The degradation behavior of eight tricyclic antidepressants (TCAs; amitriptyline, amoxapine (AMX), imipramine, clomipramine, desipramine, doxepin, dothiepin, and nortriptyline) in artificial gastric juice was investigated to estimate their pharmacokinetics in the stomach. As a result, among the eight TCAs, only AMX was degraded in artificial gastric juice. The degradation was a pseudo first-order reaction; activation energy (Ea) was 88.70 kJ/mol and activation entropy (ΔS) was −80.73 J/K·mol. On the other hand, the recovery experiment revealed that the degradation product did not revert to AMX and accordingly, this reaction was considered to be irreversible. In the AMX degradation experiment, peaks considered to be degradation products A (I) and B (II) were detected at retention times of around 3 min and 30 min in LC/UV measurements, respectively. Structural analysis revealed that compound (I) was [2-(2-aminophenoxy)-5-chlorophenyl]-piperazin-1-yl-methanone, a new compound, and compound (II) was 2-chlorodibenzo[b,f][1,4]oxazepin-11(10H)-one. As for the degradation behavior, it was estimated that AMX was degraded into (II) via (I), i.e., (II) was the final product. The results are expected to be useful in clinical chemistry and forensic science, including the estimation of drugs to be used at the time of judicial dissection and suspected drug addiction.

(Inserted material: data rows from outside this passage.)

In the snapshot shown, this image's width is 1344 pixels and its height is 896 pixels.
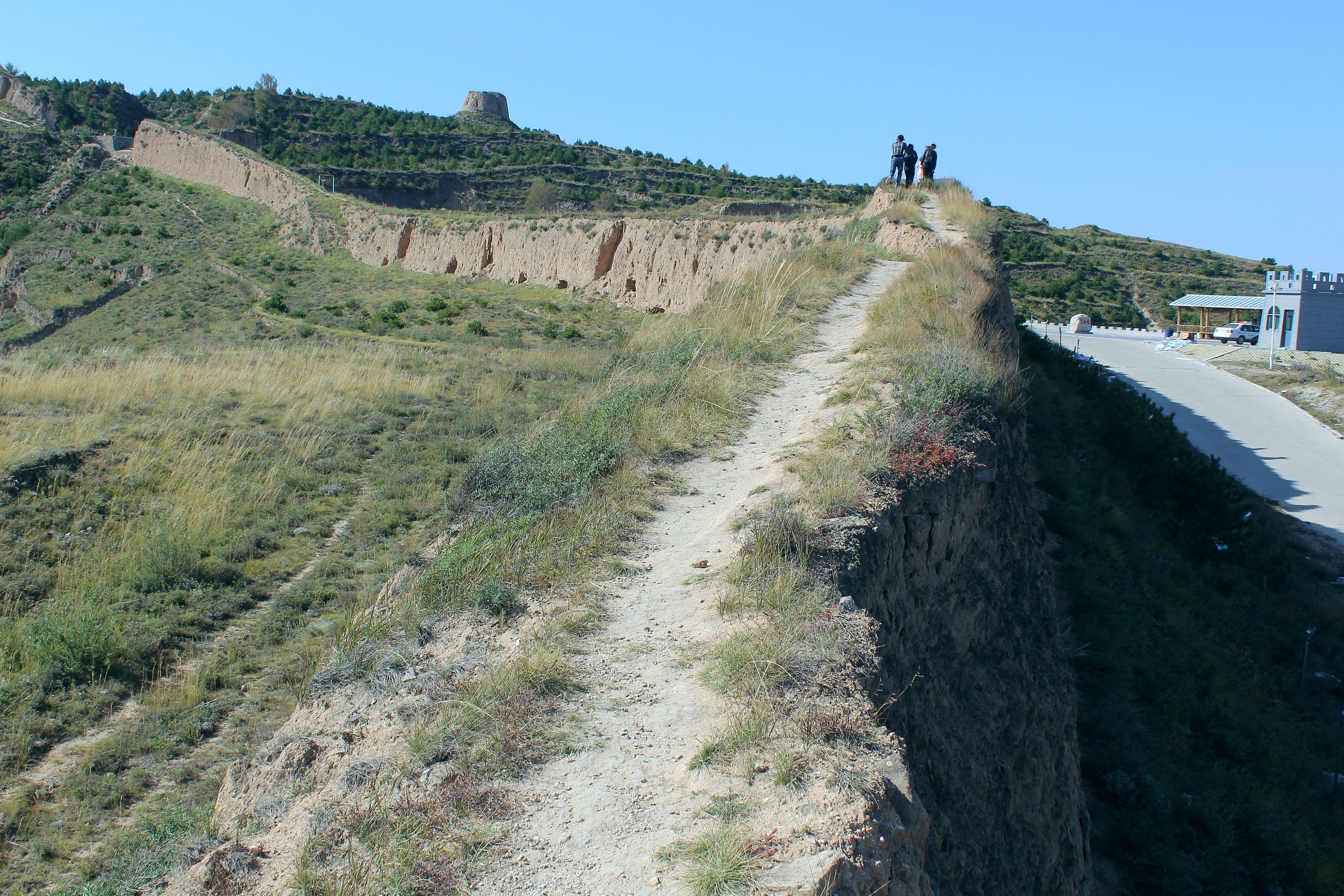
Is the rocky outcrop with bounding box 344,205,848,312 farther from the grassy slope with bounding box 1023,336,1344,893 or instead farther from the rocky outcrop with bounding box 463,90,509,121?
the rocky outcrop with bounding box 463,90,509,121

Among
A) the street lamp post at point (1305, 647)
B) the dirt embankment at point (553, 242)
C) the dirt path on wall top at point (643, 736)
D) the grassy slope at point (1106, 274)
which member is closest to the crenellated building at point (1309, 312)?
the grassy slope at point (1106, 274)

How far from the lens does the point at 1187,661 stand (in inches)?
468

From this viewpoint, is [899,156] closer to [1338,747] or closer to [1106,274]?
[1338,747]

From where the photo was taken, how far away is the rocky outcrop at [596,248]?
22.8 m

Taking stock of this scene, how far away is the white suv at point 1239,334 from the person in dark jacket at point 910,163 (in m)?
32.5

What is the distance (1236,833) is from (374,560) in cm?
881

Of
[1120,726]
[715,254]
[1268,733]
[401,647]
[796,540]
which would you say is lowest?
[1268,733]

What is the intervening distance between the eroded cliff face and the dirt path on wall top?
823mm

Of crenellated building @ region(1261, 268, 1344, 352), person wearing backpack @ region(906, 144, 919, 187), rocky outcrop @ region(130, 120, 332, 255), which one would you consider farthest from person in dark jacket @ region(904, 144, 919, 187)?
crenellated building @ region(1261, 268, 1344, 352)

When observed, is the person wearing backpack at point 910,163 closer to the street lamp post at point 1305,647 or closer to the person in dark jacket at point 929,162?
the person in dark jacket at point 929,162

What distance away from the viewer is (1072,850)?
6.95 m

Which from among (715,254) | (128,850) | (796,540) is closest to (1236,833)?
(796,540)

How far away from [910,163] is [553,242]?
37.3 ft

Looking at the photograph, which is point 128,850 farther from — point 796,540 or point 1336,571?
point 1336,571
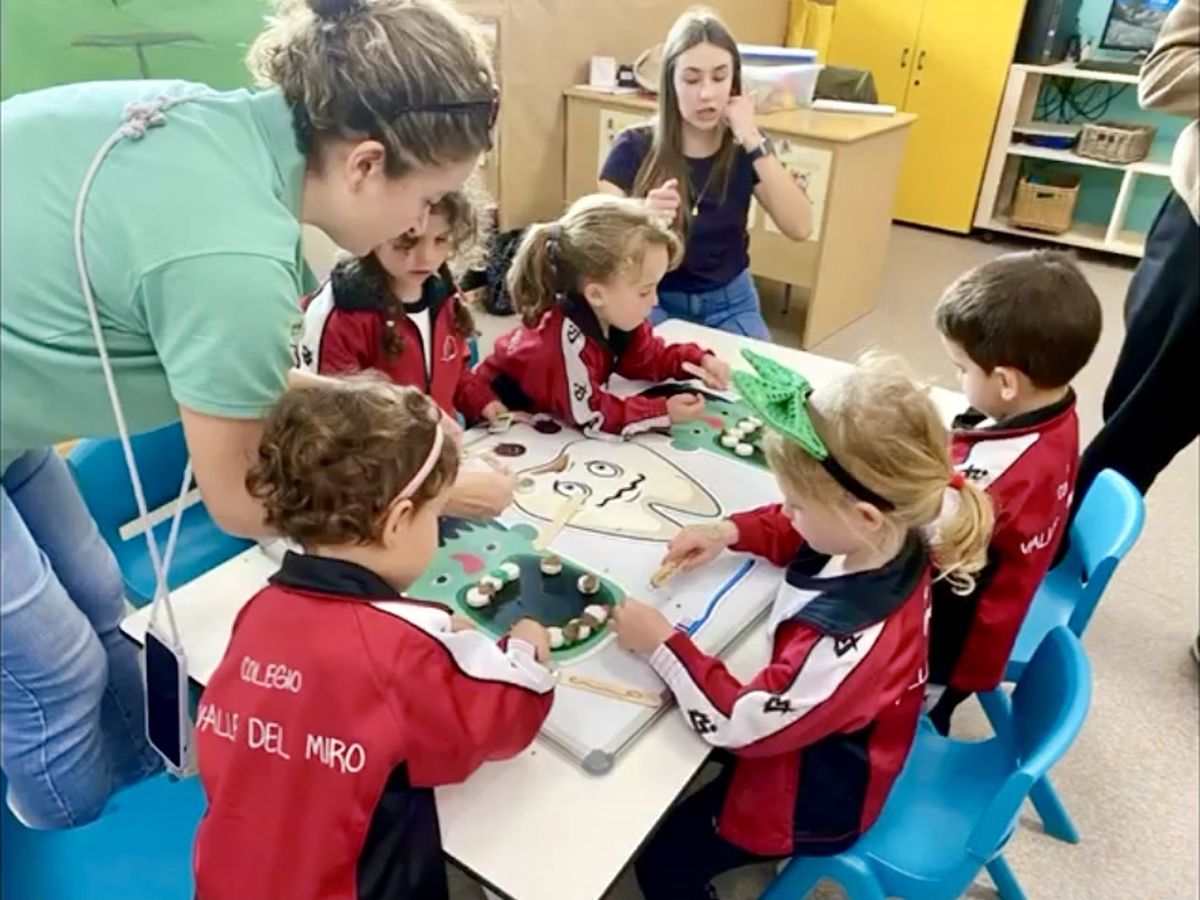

研究了八种三环抗抑郁药（TCA;阿米替林，阿莫沙平（AMX），丙咪嗪，氯米帕明，地昔帕明，多塞平，多西平和去甲替林）的降解行为，以评估其在胃中的药代动力学。结果，在八个TCA中，只有AMX在人造胃液中降解了。降解是假的一级反应。活化能（Ea）为88.70kJ / mol，活化熵（ΔS）为-80.73J / K·mol。另一方面，回收率实验表明降解产物没有还原为AMX，因此该反应被认为是不可逆的。在AMX降解实验中，峰被视为降解产物A（I）和B（II）在LC / UV测量中分别在约3分钟和30分钟的保留时间被检测到。结构分析表明，化合物（I）为新化合物[2-（2-氨基苯氧基）-5-氯苯基]哌嗪-1-基-甲酮，化合物（II）为2-氯二苯并[b，f] [ 1,4]氧杂ze-11（10 H）-1 。至于退化行为，据估计，AMX被降解成（II）通过（我），即，（II）是最终产品。预期该结果可用于临床化学和法医科学，包括在司法解剖和怀疑毒品成瘾时估计要使用的药物。